Откуда-то из-за сцены раздавался этот страшный, неистовый крик, разрезающий воздух. Потом крик обрывался внезапно, застывал на высокой звенящей ноте. И после паузы, в наступившей трагической тишине, едва слышно, медленно и протяжно долетал стон. Такой мучительный, словно его исторгли из бездны человеческого отчаяния, где нет уже сил ни на борьбу, ни на жалобу.
С этой минуты Лизавета Стрепетовой теряла волю к сопротивлению. Утрачивала она и интерес к происходящему.
Все в мире потеряло свое значение, и, только один уцелевший кусочек сознания еще способен был удержать в памяти воспоминание о преступном убийстве, завершившем трагическую историю ее любви.
«Батюшки, убил младенца-то, убил…» — тускло говорила она, автоматически повторяя последнее слово «убил». И казалось, что сейчас, у всех на глазах, убили вместе с ребенком живую душу самой Лизаветы.
Потрясение после спектакля было таким же неожиданным, как исполнение пьесы.
В зале громко рыдали, выкрикивали слова благодарности, чужие люди подходили друг к другу и обнимались. Ощущение события, необычности, значительности случившегося побеждало и привычную сдержанность, и установленные правила вежливости. Толпа людей ринулась за кулисы, где в полубеспамятстве лежала актриса.
Уже тогда, в юности, когда у нее было достаточно сил и еще не надломилось здоровье, она тратила себя на сцене с такой безудержной отдачей, с таким неистовством, что спектакли опустошали ее дотла.
Особое, неподвластное определениям чувство, о котором антрепренер Медведев позднее говорил — «накатило», начиналось обычно с легкой внутренней дрожи, почти озноба. Потом озноб проходил, и вместе с ним уходила способность к анализу своих ощущений. Расплывались очертания рампы, актер из сценического партнера превращался в реального человека, врага или друга, а она сама любила или ненавидела его всем своим существом.

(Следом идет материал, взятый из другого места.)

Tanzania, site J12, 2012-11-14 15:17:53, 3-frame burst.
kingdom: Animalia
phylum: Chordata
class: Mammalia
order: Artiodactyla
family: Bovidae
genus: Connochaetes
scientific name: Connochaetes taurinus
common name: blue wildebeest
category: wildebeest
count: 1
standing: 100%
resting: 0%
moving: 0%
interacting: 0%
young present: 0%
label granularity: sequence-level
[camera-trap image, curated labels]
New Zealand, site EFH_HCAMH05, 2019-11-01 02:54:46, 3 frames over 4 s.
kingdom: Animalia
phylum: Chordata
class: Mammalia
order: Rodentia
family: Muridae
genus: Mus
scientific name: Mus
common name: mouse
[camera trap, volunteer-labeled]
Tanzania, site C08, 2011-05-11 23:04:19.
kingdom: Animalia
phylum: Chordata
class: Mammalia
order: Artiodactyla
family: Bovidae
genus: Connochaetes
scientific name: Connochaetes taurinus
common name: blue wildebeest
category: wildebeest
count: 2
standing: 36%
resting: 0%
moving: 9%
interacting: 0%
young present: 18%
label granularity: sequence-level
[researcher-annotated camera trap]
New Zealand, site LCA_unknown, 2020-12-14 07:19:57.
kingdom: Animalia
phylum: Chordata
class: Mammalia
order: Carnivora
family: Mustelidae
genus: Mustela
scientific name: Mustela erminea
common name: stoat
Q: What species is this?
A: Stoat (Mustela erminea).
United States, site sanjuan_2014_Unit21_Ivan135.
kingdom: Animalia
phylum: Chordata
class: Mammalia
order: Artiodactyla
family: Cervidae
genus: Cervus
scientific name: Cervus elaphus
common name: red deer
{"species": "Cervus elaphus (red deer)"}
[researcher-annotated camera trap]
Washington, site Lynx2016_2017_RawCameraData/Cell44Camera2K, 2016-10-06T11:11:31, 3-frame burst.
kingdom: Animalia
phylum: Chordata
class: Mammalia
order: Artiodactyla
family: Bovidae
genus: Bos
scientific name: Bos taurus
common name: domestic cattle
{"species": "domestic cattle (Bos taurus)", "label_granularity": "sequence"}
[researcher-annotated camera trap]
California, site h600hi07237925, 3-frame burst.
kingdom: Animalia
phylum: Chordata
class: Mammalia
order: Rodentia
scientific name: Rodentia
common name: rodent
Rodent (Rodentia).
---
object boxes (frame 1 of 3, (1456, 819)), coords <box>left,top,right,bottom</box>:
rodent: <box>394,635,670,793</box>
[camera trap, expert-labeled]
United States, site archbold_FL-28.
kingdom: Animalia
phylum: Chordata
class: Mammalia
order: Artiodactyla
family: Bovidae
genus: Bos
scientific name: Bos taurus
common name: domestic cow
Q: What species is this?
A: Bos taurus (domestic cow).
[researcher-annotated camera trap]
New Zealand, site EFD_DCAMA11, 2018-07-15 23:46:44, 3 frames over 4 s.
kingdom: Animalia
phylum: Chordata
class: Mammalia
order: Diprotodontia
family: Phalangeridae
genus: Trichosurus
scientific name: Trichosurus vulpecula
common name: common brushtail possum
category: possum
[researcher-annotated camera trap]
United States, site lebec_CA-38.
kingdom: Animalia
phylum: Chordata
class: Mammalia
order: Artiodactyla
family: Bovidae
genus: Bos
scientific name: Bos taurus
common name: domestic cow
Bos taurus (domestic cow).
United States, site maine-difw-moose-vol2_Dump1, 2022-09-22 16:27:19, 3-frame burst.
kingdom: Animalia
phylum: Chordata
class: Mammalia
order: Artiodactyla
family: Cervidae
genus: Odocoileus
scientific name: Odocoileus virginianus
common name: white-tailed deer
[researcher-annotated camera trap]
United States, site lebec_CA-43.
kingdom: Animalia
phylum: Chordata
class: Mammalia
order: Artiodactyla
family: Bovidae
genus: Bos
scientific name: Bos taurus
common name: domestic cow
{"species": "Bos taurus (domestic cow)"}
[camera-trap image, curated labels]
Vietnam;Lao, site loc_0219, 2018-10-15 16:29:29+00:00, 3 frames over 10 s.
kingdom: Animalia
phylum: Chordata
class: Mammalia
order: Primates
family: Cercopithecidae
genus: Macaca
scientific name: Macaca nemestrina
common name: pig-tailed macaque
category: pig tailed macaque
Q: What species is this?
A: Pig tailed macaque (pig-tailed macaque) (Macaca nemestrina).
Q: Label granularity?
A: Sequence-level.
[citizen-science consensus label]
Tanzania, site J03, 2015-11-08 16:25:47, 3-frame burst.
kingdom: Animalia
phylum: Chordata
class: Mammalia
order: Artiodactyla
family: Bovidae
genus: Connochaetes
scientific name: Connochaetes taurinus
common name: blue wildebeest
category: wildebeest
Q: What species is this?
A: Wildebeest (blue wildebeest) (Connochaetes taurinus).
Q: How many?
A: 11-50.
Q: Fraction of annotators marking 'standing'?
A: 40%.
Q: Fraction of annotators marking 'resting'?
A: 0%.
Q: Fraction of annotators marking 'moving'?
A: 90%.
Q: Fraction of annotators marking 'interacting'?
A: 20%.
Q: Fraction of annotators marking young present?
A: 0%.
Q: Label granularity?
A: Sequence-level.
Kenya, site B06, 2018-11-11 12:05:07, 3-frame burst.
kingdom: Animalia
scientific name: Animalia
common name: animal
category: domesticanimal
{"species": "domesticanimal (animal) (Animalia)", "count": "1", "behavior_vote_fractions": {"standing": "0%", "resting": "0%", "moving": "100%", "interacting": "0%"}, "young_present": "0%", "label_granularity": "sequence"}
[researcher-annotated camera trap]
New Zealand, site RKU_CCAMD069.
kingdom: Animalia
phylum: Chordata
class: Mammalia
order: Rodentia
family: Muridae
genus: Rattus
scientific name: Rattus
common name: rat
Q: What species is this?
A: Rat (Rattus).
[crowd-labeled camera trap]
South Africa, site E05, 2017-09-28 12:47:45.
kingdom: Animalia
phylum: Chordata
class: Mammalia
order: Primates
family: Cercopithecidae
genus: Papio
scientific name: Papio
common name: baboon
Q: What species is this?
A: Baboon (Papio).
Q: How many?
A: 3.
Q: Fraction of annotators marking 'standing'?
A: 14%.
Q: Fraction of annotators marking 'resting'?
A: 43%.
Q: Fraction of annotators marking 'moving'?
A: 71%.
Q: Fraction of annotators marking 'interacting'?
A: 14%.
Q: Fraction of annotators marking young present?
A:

В такие минуты в ней все, до мельчайших частиц сознания, становилось иным, тем самым единственным, что должно было отличать ее Лизавету или ее Катерину. Она не теряла сознания в экстатическом творческом порыве. (Случалось и это, но уже гораздо позднее, на закате ее творческой жизни.) Само сознание перестраивалось так очевидно и так полно, что, казалось, даже тонкая нить не может пройти между тем, что чувствовал ее сценический персонаж и что чувствовала она сама.
Они были неразделимы. Они становились одним и тем же. Они действовали и жили сообща, слитно, в абсолютном внутреннем единстве. И зрительный зал, очень разный, нередко предубежденный, не мог устоять перед силой этого двойного напора могучего чувства.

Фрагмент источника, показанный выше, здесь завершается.